Newly promoted in the order, Moeen Ali sought to release the stranglehold Lyon had maintained on the left handers. He mowed a flighted delivery over the mid-wicket boundary. Malan never look any happier against the turn, but at least revealed an ability to capitalise on whatever loose deliveries were proffered. Ali seemed to be settling against Lyon, until Lyon struck back with a brilliant 80th over that left the bearded one bamboozled.


Steve Smith may have missed a trick by immediately claiming the second new ball, denying Lyon any chance to follow up. Starc had a close review on Ali turned down, but the umpires were suddenly nervous about the light and called proceedings to a halt. The psychology of umpires in relation to bad light remains a topic defying rational examination.


After a day where the combatants were clearly feeling each other out, both can make claims to advantage. England will be heartened by the efforts of their new chums. They also achieved a significant first instalment in their series ambition to grind the Australian bowlers down.

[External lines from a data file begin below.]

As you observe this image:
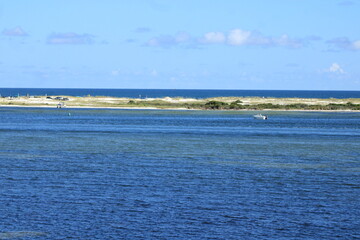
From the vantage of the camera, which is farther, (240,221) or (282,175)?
(282,175)

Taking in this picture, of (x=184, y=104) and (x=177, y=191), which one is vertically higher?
(x=184, y=104)

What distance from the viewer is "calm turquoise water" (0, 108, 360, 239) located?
27.1 meters

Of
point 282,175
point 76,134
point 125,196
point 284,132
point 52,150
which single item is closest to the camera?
point 125,196

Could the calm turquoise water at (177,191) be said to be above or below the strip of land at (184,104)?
below

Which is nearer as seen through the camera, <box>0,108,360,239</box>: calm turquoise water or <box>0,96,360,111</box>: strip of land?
<box>0,108,360,239</box>: calm turquoise water

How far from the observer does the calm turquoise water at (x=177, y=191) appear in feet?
88.8

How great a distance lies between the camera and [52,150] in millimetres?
57469

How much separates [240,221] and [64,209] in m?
8.44

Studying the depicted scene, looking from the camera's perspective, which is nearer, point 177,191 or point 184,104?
point 177,191

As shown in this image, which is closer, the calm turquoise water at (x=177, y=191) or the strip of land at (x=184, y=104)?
the calm turquoise water at (x=177, y=191)

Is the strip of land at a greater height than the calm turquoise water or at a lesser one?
greater

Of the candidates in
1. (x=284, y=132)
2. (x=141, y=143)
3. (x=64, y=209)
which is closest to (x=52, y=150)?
(x=141, y=143)

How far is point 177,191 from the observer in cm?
3509

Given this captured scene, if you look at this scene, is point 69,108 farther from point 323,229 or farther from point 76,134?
point 323,229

Australia would have been concerned while Stoneman and Vince were in occupation, but would feel they turned the momentum of the game in the last hour. They can largely thank Lyon and Cummins for that. So much will depend on tomorrow’s first session.


On the evidence of one day, we have a real contest on our hands.




About John Butler

John Butler has fled the World's Most Liveable Car Park and now breathes the rarefied air of the Ballarat Plateau. For his sins, he has passed his 40th year as a Carlton member.


  1. John Butler says

    With apologies to Alastair. Good proletarian name that it is.

  2. Thanks for filling in all the golfy bits for me JB. Rapier analysis as always. I liked your image of a steady drizzle. Seemed like that sort of day.
    A steady drizzle of:
    A Day One
    A Gabba Pitch
    Warner remarks (sorry thats drivel)
    For the series is this the prelude to the fizzle or the build up to the big wet?

  3. Both sides feeling each other out, PB.

    England were desperate to avoid a knock out punch. Australia seemed curiously reticent to throw it. The pitch certainly influenced events.

    The efforts of either side will really only count if they follow it up today.

  4. Lovely insight and presentation, JB.
    “Eschew” is under-utilised.

    Anything can happen from here.
    And patience, in this age of immediacy, I suspect will be a virtue.

  5. Steady drizzle
    English mizzle
    Quickies fizzle
    Warner whistle
    No dogs listen

  6. Good work JB – a wonderful summary well compiled. Many good observations.